#### [TASK GOAL]
Below are the records; retype them exactly and omit each picture.

[PROVIDED RECORDS — start]

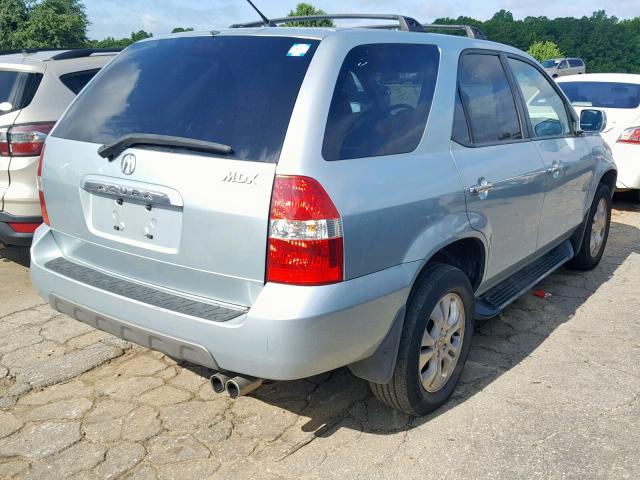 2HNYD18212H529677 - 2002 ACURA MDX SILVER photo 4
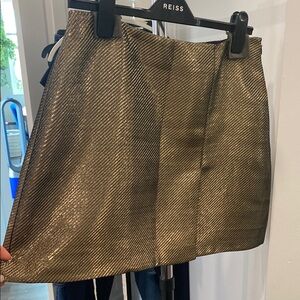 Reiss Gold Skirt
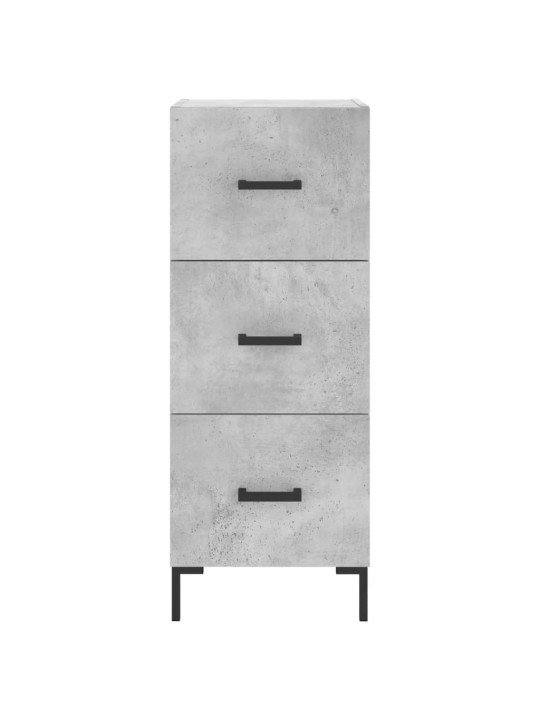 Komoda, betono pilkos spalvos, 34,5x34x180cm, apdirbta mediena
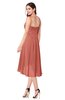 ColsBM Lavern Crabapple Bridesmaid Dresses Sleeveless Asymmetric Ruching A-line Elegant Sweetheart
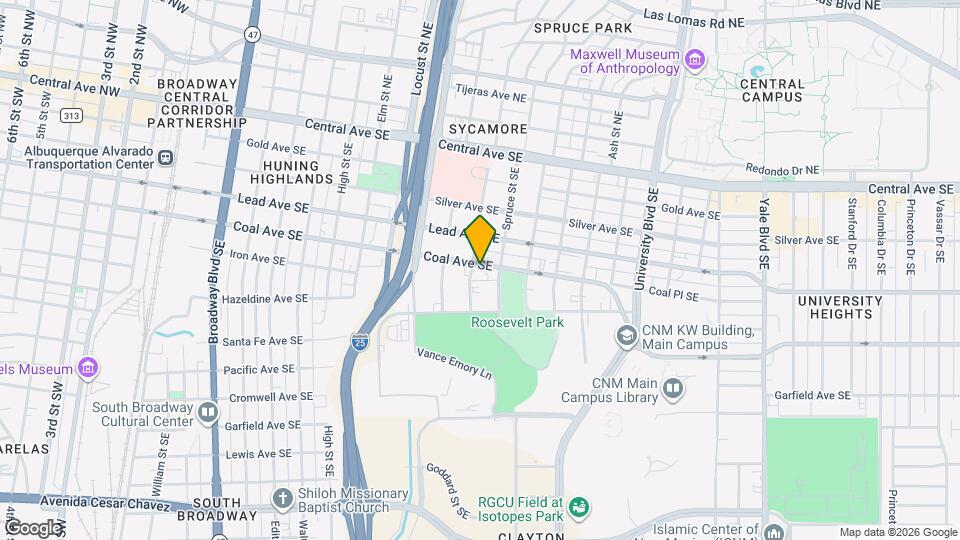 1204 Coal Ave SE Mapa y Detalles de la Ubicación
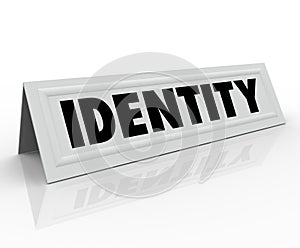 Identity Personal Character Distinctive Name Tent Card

[PROVIDED RECORDS — finish]

#### [WRITTEN SOLUTION]
 2HNYD18212H529677 - 2002 ACURA MDX SILVER photo 4
 Reiss Gold Skirt
 Komoda, betono pilkos spalvos, 34,5x34x180cm, apdirbta mediena
 ColsBM Lavern Crabapple Bridesmaid Dresses Sleeveless Asymmetric Ruching A-line Elegant Sweetheart
 1204 Coal Ave SE Mapa y Detalles de la Ubicación
 Identity Personal Character Distinctive Name Tent Card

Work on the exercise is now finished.